Anonymous - 11-22-2002 at 11:27 AM
November 21, 2002
Associated Press
TIJUANA, Mexico ? Stepping off a ship in San Diego, David Provost headed south into this border city, where rowdy nightclubs have lured young
Americans for generations. But Provost, a 20-year-old merchant seaman from Florida, never returned.
Nearly three months later, authorities have found no trace of him in the hospitals, jails or morgue. Relatives turned up disturbing clues on their
own. His ship, the USNS Bold, set sail without him.
"If David was just out there roaming around, he would have called, asked for money or something," said Pat Provost, his grandmother. "He wouldn't just
disappear."
The family in Lutz, Fla., is living in a state of anguish and uncertainty that has become typical for relatives of people who disappear in the chaotic
and crime-plagued cities along the Mexican border.
No one knows how many Americans disappear in Mexico. In Tijuana alone, the U.S. Consulate gets about 1,200 requests a year to find or check on U.S.
citizens. Many of these requests are quickly resolved when someone returns from a longer-than-planned vacation.
But "sometimes they never turn up and we never know what happened," said Al Anzaldua, chief of the U.S. Citizen Services section at the consulate.
The citizen services section in Tijuana is busier than that of any other U.S. consulate in the world. On average, five Americans are arrested and one
dies in its territory each day, leaving little time to chase down those who have vanished in the sprawling metropolis.
Mexican authorities can offer only limited assistance. In Tijuana, state police are overwhelmed with a high murder rate and a large number of missing
adults.
Some families with missing relatives also file missing-persons reports with the San Diego police, who can do little more than check hospitals and
contact liaison officers in Mexico.
"It's another country. Our jurisdiction ends at the border," said Kathy Bolen, an investigator with the missing-adults unit of the San Diego police.
The reports Bolen receives tend to involve men who were last seen in the strip clubs and discos along the main tourist drag, Revolution Avenue, or the
even seedier Zona Norte, where prostitution is practiced openly and alcohol is served all night.
Provost's family fears he has been the victim of a crime. Authorities acknowledge the possibility, given the dangers of the border city, which is the
base of operations for drug traffickers and immigrant smugglers.
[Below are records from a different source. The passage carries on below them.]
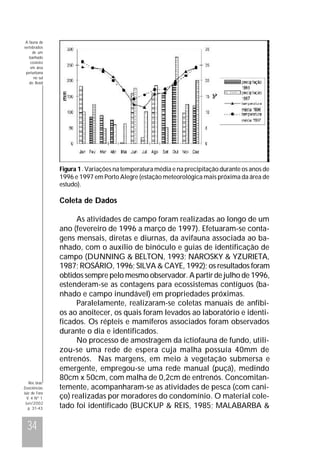 A fauna de
vertebrados
de um
banhado
costeiro
em área
periurbana
no sul
do Brasil

Figura 1. Variações na temperatura média e na precipitação durante os anos de
1996 e 1997 em Porto Alegre (estação meteorológica mais próxima da área de
estudo).

Coleta de Dados

Rev. bras.
Zoociências
Juiz de Fora
V. 4 Nº 1
Jun/2002
p. 31-43

34

As atividades de campo foram realizadas ao longo de um
ano (fevereiro de 1996 a março de 1997). Efetuaram-se contagens mensais, diretas e diurnas, da avifauna associada ao banhado, com o auxílio de binóculo e guias de identificação de
campo (DUNNING & BELTON, 1993; NAROSKY & YZURIETA,
1987; ROSÁRIO, 1996; SILVA & CAYE, 1992); os resultados foram
obtidos sempre pelo mesmo observador. A partir de julho de 1996,
estenderam-se as contagens para ecossistemas contíguos (banhado e campo inundável) em propriedades próximas.
Paralelamente, realizaram-se coletas manuais de anfíbios ao anoitecer, os quais foram levados ao laboratório e identificados. Os répteis e mamíferos associados foram observados
durante o dia e identificados.
No processo de amostragem da ictiofauna de fundo, utilizou-se uma rede de espera cuja malha possuía 40mm de
entrenós. Nas margens, em meio à vegetação submersa e
emergente, empregou-se uma rede manual (puçá), medindo
80cm x 50cm, com malha de 0,2cm de entrenós. Concomitantemente, acompanharam-se as atividades de pesca (com caniço) realizadas por moradores do condomínio. O material coletado foi identificado (BUCKUP & REIS, 1985; MALABARBA &

 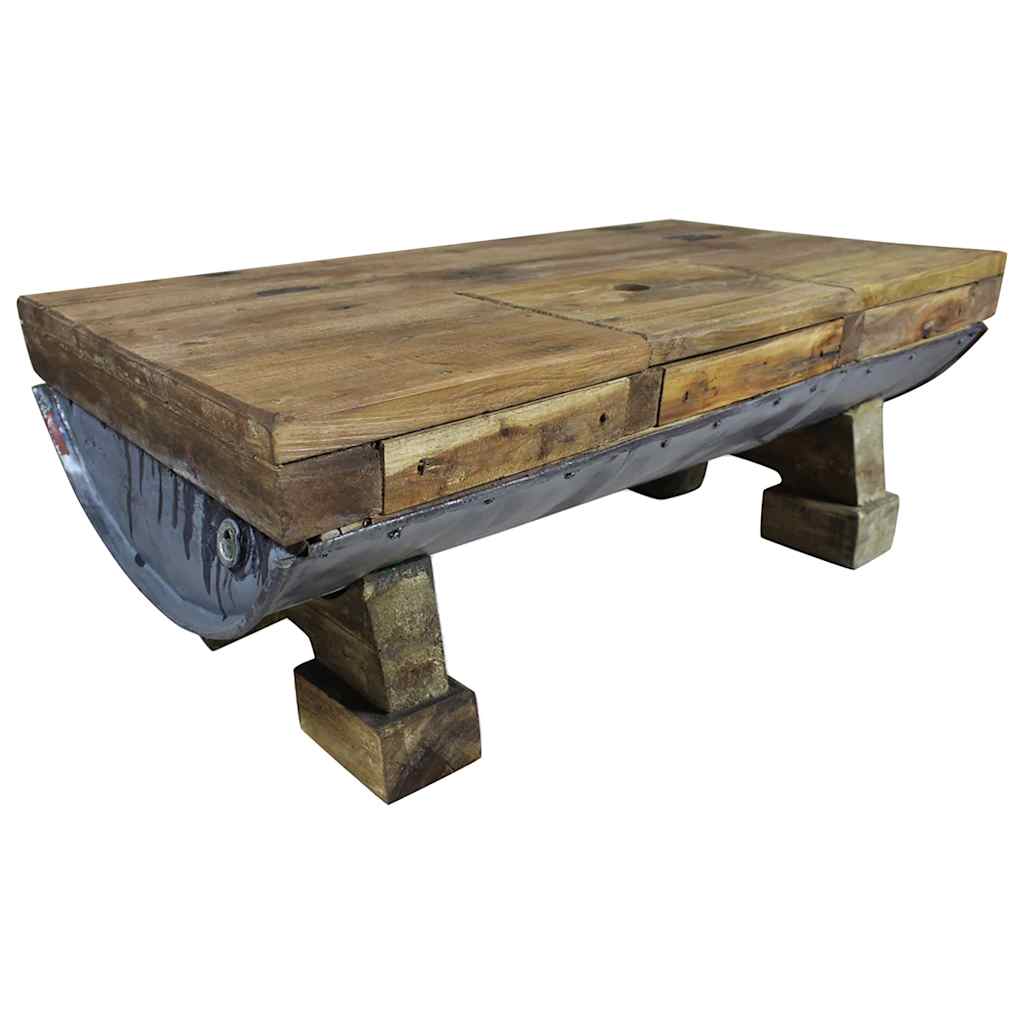 Salontafel 90X50X35 Cm Gemengd Gerecycled Hout Grijs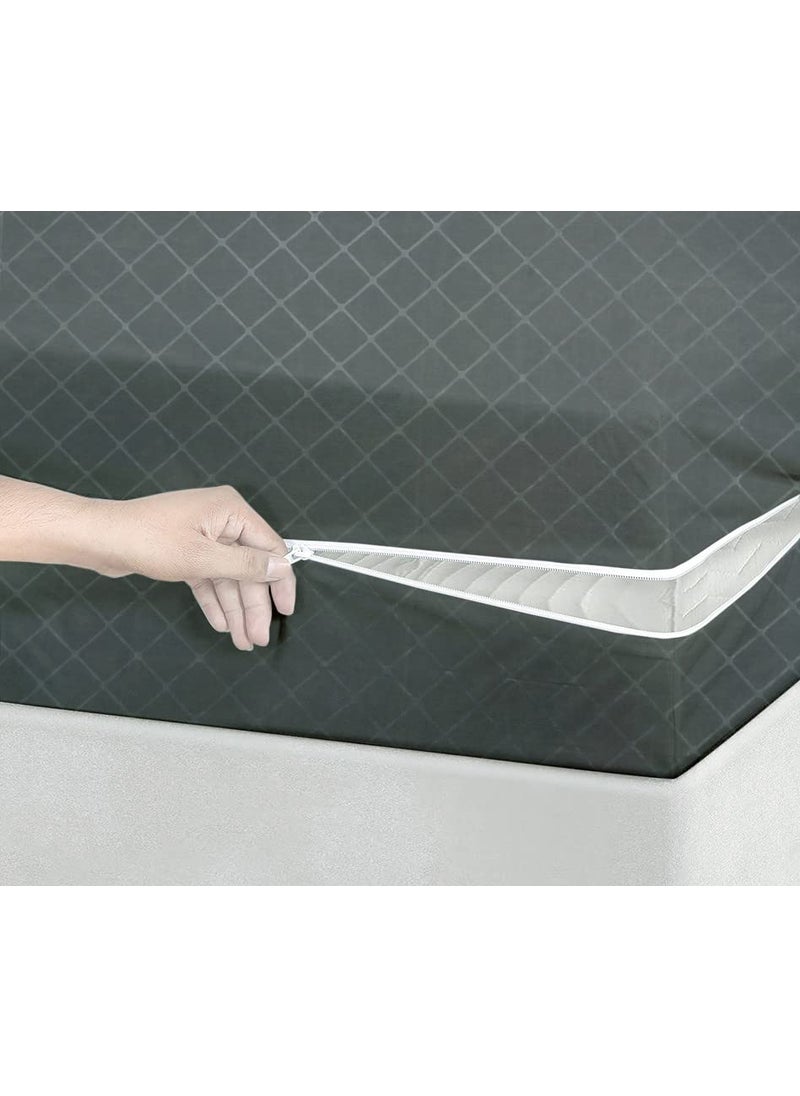 BSB HOME BSB HOME Premium Cotton Mattress CoverProtector with Zipper Chain Available in Provides All Around Protection with 360 Encasing 72x48 6x4 ft Pack of 1 Grey  - Image 1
"All kinds of things could have happened," Anzaldua said. "You get everything here from homicides to drug overdoses to all kinds of crime."
In the city of approximately 1.5 million people, there were nearly 300 reported homicides last year, many a result of Tijuana's role in the
cross-border drug trade. Nearby San Diego, with a roughly equal population, had 51 murders during the same period.
There have been so many problems over the years that the Marines and the Navy now require junior enlisted personnel to get permission before heading
south of the border. They are also urged to travel in groups.
Provost, like the rest of the crew of the USNS Bold, was advised to avoid Mexico, according to police and officials with Maersk Line, the company that
operates the ocean surveillance vessel under a contract with the Navy.
A crew member traveled to the edge of Tijuana with him, then turned back when Provost headed off to the main tourist drag, said Bolen, who spoke to
the ship's captain. "I think he probably got in over his head," she said. "I don't know where or how."
He was last seen on Aug. 21. Over the next two days, there were a series of ATM withdrawals in Tijuana from his bank account, totaling about $1,400.
Then, nothing.
"He would never spend that much money in two days. It's alien to him," said his grandmother, a retired bank clerk who helped raise him.
Someone also used Provost's credit card in a hotel in a particularly notorious section of the city known as a haven for smugglers and gangs. But it
was not the seaman's signature on the receipt.
And his driver's license arrived by mail at his parents' home in an unmarked envelope, bearing a San Diego postmark.
The consulate has dealt with kidnappings and fake abductions, in which people try to extort money from their own families. Anzaldua knows of cases in
which people didn't want their families to know they had been arrested and sent to a Mexican prison. Or, they simply want to disappear.
The Provost family refuses to believe he vanished by choice. Pat Provost's husband and son-in-law traveled to Tijuana to search for the missing
seaman. The Provosts have spread fliers around Tijuana and San Diego and on the Internet. And they enlisted the help of a private investigator.
"I don't know where to go from here. I don't know what else to do," Pat Provost said. "I'm just so worried. I keep praying."